Sale la tensione in Egitto: questa mattina sono stati emessi dieci mandati di cattura per istigazione all’omicidio e violenza contro appartenenti alla Fratellanza Musulmana. Intanto i sostenitori e oppositori del deposto presidente Mohamed Morsi saranno di nuovo in piazza oggi, primo venerdì di preghiera del Ramadan. Tesa anche la situazione nel Sinai: stamattina un poliziotto è stato ucciso proprio al confine con Israele.
Hamas resta al centro del mirino in Egitto e si monitora la stabilità del regime siriano. Di tutto questo abbiamo parlato con Maria Gianniti (nella foto), inviata esteri del Gr Rai al Cairo.

Cosa pensa della decisione americana di rimodulare gli aiuti militari all’esercito egiziano?
“L’amministrazione americana, come altri paesi, non poteva non intervenire rispetto a quanto sta accadendo; si sono potute ascoltare le dichiarazioni del portavoce del Dipartimento di Stato che a fronte di milioni di egiziani che sono scesi in piazza contro Morsi, ha voluto spiegare che non si può dire di essere in una situazione di democrazia . Non è democrazia semplicemente perché si sono vinte elezioni.

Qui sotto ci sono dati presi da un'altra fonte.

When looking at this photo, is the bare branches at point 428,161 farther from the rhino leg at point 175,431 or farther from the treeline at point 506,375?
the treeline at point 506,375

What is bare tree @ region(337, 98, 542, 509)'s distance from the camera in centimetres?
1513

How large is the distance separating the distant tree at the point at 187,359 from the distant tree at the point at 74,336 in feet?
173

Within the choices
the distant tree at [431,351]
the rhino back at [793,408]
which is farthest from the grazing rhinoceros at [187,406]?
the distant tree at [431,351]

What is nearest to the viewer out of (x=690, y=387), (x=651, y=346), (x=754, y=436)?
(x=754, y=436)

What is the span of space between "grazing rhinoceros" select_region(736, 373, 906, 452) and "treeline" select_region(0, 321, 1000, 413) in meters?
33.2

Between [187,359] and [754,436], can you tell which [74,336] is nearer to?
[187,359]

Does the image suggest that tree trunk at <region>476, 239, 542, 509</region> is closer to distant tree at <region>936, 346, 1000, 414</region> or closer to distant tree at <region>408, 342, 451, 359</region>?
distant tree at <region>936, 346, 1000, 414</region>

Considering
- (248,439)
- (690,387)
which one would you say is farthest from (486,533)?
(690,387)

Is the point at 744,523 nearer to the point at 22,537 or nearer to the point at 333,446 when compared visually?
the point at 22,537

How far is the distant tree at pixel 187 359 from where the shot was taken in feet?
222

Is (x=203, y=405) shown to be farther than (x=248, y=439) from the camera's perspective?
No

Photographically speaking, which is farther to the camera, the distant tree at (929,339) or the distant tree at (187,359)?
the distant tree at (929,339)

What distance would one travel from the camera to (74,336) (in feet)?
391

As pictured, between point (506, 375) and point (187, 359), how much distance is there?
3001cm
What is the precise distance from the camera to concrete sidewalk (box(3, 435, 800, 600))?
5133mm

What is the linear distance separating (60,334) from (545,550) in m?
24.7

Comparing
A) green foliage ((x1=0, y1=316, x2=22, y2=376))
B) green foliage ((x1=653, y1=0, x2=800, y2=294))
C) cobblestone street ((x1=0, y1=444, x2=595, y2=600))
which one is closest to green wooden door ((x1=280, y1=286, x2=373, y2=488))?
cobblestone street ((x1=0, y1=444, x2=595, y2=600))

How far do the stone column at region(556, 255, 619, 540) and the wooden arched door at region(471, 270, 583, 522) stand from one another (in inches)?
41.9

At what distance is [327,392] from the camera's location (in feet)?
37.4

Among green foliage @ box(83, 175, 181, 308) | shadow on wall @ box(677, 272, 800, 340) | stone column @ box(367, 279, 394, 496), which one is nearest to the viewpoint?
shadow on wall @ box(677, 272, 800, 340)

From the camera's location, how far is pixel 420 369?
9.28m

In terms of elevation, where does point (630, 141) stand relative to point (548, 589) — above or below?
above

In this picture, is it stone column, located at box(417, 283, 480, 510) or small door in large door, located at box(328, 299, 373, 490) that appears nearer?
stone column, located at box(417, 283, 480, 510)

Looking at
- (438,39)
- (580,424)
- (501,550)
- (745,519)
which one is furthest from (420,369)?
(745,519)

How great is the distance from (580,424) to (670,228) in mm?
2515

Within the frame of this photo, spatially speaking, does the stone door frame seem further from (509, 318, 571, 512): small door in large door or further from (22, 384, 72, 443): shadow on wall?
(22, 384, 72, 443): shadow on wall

Non ha detto che Morsi fosse antidemocratico, ma ha fatto capire che democrazia è anche mobilitazione di massa e che quindi è quasi giustificato. Però esiste ancora una difficoltà nel definire la situazione come golpe. Dare una definizione del genere è in qualche modo compromettente; però si è visto che c’è molto disagio rispetto agli arresti di massa avvenuti proprio questa mattina. Inoltre, ancora questa mattina delle fonti anonime stanno parlando di Hamas come l’organizzatore della fuga di Morsi dalle prigioni di Mubarak nel 2011. Per questo motivo potrebbe essere spiccato un mandato d’arresto con l’accusa di tradimento. È ovvio, comunque, che Obama si ponga il problema: è più democratico un presidente eletto oppure è più “democrazia” che l’esercito sia intervenuto, raccogliendo una richiesta del popolo egiziano. Ma comunque, nella risposta a questi interrogativi, si cerca di usare un linguaggio diplomatico. Intanto, però, la cooperazione e gli aiuti continuano”.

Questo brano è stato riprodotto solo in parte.